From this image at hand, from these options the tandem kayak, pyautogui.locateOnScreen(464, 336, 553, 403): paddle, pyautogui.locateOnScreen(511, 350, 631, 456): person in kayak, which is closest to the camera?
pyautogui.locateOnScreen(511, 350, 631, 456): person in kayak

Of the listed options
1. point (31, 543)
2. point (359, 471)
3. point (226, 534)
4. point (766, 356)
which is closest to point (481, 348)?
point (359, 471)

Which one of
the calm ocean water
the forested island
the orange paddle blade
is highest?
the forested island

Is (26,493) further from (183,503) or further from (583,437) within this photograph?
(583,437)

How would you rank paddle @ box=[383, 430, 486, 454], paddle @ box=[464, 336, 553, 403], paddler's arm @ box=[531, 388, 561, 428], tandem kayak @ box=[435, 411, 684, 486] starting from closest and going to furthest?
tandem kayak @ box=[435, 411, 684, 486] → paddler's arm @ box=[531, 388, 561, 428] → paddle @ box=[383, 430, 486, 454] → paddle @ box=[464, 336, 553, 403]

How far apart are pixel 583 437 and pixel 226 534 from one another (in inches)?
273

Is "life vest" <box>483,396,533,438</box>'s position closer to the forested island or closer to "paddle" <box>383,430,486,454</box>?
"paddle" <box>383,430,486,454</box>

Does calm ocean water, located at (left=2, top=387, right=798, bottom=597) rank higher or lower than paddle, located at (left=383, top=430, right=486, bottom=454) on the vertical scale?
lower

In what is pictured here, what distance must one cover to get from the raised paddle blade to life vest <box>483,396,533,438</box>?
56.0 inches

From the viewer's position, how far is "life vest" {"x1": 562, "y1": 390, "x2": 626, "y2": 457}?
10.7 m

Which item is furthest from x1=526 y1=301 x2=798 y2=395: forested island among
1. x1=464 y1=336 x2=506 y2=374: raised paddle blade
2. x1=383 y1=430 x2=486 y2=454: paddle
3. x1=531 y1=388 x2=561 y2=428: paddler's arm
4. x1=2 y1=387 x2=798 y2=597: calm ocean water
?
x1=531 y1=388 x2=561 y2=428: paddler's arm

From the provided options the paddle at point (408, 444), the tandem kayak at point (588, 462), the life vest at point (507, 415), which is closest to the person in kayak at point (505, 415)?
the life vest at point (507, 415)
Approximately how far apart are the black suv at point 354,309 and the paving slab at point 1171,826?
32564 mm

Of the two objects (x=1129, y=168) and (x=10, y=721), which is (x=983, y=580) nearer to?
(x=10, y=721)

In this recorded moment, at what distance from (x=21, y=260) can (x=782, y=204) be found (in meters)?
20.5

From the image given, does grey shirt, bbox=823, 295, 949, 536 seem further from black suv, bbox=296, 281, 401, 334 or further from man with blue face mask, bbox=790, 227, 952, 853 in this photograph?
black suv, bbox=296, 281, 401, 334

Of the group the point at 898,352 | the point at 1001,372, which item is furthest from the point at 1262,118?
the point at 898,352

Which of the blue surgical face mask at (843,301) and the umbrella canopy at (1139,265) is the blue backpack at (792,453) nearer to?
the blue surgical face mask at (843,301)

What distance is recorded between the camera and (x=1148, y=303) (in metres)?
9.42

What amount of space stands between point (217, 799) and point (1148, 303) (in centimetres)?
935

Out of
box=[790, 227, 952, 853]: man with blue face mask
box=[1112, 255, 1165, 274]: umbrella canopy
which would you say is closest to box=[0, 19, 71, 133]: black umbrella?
++++++++
**Instructions to follow:** Faithfully copy every entry, leaving nothing out.

**Correct answer:**
From this image at hand, from these options the tandem kayak, pyautogui.locateOnScreen(464, 336, 553, 403): paddle, pyautogui.locateOnScreen(511, 350, 631, 456): person in kayak, which is closest to the camera?
pyautogui.locateOnScreen(511, 350, 631, 456): person in kayak

Of the listed options
1. point (31, 543)
2. point (359, 471)
3. point (226, 534)
4. point (766, 356)
which is closest to point (481, 348)?
point (359, 471)

Which one of
the calm ocean water
the forested island
the orange paddle blade
is highest?
the forested island

Is (26,493) further from (183,503) or further from (583,437) within this photograph?
(583,437)

How would you rank paddle @ box=[383, 430, 486, 454], paddle @ box=[464, 336, 553, 403], paddler's arm @ box=[531, 388, 561, 428], tandem kayak @ box=[435, 411, 684, 486] starting from closest and going to furthest?
tandem kayak @ box=[435, 411, 684, 486] → paddler's arm @ box=[531, 388, 561, 428] → paddle @ box=[383, 430, 486, 454] → paddle @ box=[464, 336, 553, 403]

How far apart are pixel 583 437 and pixel 226 534 from one another (in inches)?
273

Is "life vest" <box>483,396,533,438</box>'s position closer to the forested island or closer to "paddle" <box>383,430,486,454</box>?
"paddle" <box>383,430,486,454</box>

Does calm ocean water, located at (left=2, top=387, right=798, bottom=597) rank higher or lower than paddle, located at (left=383, top=430, right=486, bottom=454) on the vertical scale?
lower

In what is pictured here, what distance must one cover to get from the raised paddle blade to life vest <box>483,396,533,438</box>?
56.0 inches

From the viewer's position, how far is "life vest" {"x1": 562, "y1": 390, "x2": 626, "y2": 457}?
10.7 m

Which item is furthest from x1=526 y1=301 x2=798 y2=395: forested island among
1. x1=464 y1=336 x2=506 y2=374: raised paddle blade
2. x1=383 y1=430 x2=486 y2=454: paddle
3. x1=531 y1=388 x2=561 y2=428: paddler's arm
4. x1=2 y1=387 x2=798 y2=597: calm ocean water
?
x1=531 y1=388 x2=561 y2=428: paddler's arm

From the provided options the paddle at point (408, 444), the tandem kayak at point (588, 462), the life vest at point (507, 415), which is closest to the person in kayak at point (505, 415)?
the life vest at point (507, 415)
Approximately how far apart are the black suv at point 354,309 and the paving slab at point 1171,826?
32564 mm

Of the two objects (x=1129, y=168) and (x=10, y=721), which is (x=983, y=580) nearer to?
(x=10, y=721)

In this recorded moment, at what distance from (x=21, y=260) can (x=782, y=204) be found (in meters)?
20.5

From the image given, does grey shirt, bbox=823, 295, 949, 536 seem further from black suv, bbox=296, 281, 401, 334 or further from man with blue face mask, bbox=790, 227, 952, 853 in this photograph?
black suv, bbox=296, 281, 401, 334

Of the group the point at 898,352 | the point at 1001,372, which item is furthest from the point at 1262,118?
the point at 898,352

Which of the blue surgical face mask at (843,301) and the umbrella canopy at (1139,265) is the blue backpack at (792,453) nearer to?
the blue surgical face mask at (843,301)

What distance is recorded between the camera and (x=1148, y=303) (in metres)?
9.42

What amount of space stands between point (217, 799) and point (1148, 303) (in centimetres)?
935

Out of
box=[790, 227, 952, 853]: man with blue face mask
box=[1112, 255, 1165, 274]: umbrella canopy
which would you say is closest to box=[0, 19, 71, 133]: black umbrella?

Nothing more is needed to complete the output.